Consider the Vehicle Balance



オートバイの
常識と非常識
  
Common
Sense
& Insane

市販車両は、走行テストと設計変更を繰り返し、車体バランスを熟成させた仕様で販売されていますが、その車体バランスを再現するには、テスト車両とは違う組立方式や、想定ライダーとの体重、想定した使用条件等の違いを考慮した整備と調整が必要です。
Commercial vehicles are sold with specifications that have matured vehicle balance through repeated running tests and design changes. However, in order to achieve that vehicle balance, it is necessary to maintain and adjust it considering the difference between the assembly method and the expected rider.




概要  Summary

セミナーは、参加した人の質問や提案をテーマに、簡単な物理法則での解析を交えて、丁寧に掘り下げて、オートバイへの理解を深める「場」を一緒に創りあげるのを目的にしています。

今回は、「リアタイヤを、ラジアルタイヤにして、ワンサイズアップさせたい」という方からの質問があり、まずはタイヤサイズについて一緒に解析を進めました。その後は、リアサスペンションの適正なプリロード調整の話から、フロントの適正な乗車時(1G'時)の車高は誰が乗っても同じになる事などに繋がるなど、話題は興味が向くままにドリフト状態で盛り上がりました。

 
 

バイアスからラジアルへの変更による影響は? / Change from Bias to Radial

タイヤサイズ変更と車体バランスへの影響は? / Effect of changing Tire Size

タイヤの賞味期限を知っていますか? / Do you know the Shell Life of Tire?
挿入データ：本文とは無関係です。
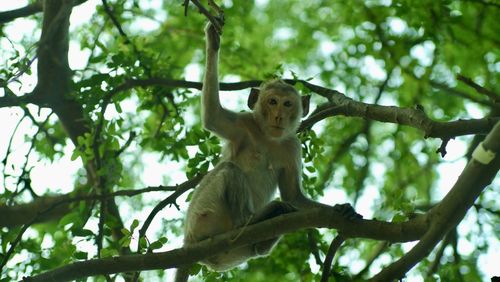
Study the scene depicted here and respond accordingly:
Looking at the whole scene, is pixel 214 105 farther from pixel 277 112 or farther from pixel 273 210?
pixel 273 210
体重とリアのプリロード調整との関係は? / Weight and Rear pre-load Adjustment
フロントとリアの車高バランスは? / Front and Rear Height Balance
<補足説明> あとがき / Additional Explanation 





  
 
 
 
 
 
 
  
  

バイアスからラジアルへの変更による影響は?
Effect of Changing from Bias to Radial on Balance



セミナーに 参加した人から、「オートバイ・MT-25 のタイヤをラジアルタイヤにして、リアタイヤのサイズを変更したいのですが ・」という発言がありました。詳しく尋ねると、MT-25と姉妹車種・MT-03 はタイヤサイズは同一ながら、MT-25はバイアスタイヤで MT-03はラジアルタイヤだという事でした。
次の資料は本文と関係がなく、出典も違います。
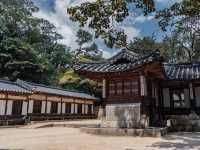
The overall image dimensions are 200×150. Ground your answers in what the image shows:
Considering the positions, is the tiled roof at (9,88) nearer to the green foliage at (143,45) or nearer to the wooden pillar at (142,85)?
the wooden pillar at (142,85)

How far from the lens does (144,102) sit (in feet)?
50.8

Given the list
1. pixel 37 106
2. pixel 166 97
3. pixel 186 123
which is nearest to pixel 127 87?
pixel 186 123

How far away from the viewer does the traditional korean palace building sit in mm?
24562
セミナー・「車体バランス」 開催リポート / Consider the Vehicle Balance
  
  
問い   標準のバイアスタイヤをラジアルタイヤに交換すると、
  どんな影響があるでしょうか?

 
 
MT-25 と MT-03 は、エンジンの排気量が異なるだけで、殆ど同じ車体だと知っていましたが、まさか MT-25 はバイアスタイヤだとは知りませんでした。ただ、殆ど同じ車体で、大きくは変わらない排気量、そしてタイヤサイズが同じならば、バイアスタイヤをラジアルタイヤへ変更しても、“車体バランス”を大きく崩す原因にはならない筈なので、ラジアルタイヤへの変更は問題無いでしょうと回答しました。
 
 
タイヤサイズ表示と構造、規格など / Tire size indication and structure
 
 
今回、「問題はないでしょう」と回答した理由の一つは、車両メーカーの走行テストチームが充分なテストを行なっている筈だからです。同じ開発時期に、ほぼ同じ車体で同じタイヤサイズで、バイアスタイヤとラジアルタイヤの両方でテストを行なっている筈ですから、姉妹車と同じサイズであれば、ラジアルタイヤに変更しても“車体バランス”は崩し難いからです。さらに、バイアスタイヤとラジアルタイヤを同じサイズで製造しているタイヤメーカーも、同サイズでのタイヤ構造変更(組換え)の需要を見込んだ設計をしている筈ですから、変更による悪い影響は少ないでしょう。
 
 

「車体バランス」を考えてみよう / Consider the Vehicle Balance

   
 
 
< What this section says >
If the tire size is the same, there are not many adverse effects from changing from bias tires to radial tires. Especially, like MT-25, if the same size radial tire is adopted in the same series vehicle, there will be little adverse effect by replacement.


   
  
   
    
    
   
  
    
  
  
 

タイヤサイズ変更と車体バランスへの影響は? 
Effect of changing Tire Size on Vehicle Balance



次に、「リアタイヤサイズを 140 から 150にしたい」という問いに応える事になりました。その変更も目的は「サイズを大きくする事で、グリップ性能が向上して安心して走れるのでは」という内容でした。 そこで、「なぜ、140サイズのタイヤが採用されていると思いますか?」と、逆に質問をしながら、140サイズのタイヤが採用されている理由を一緒に考えてみました。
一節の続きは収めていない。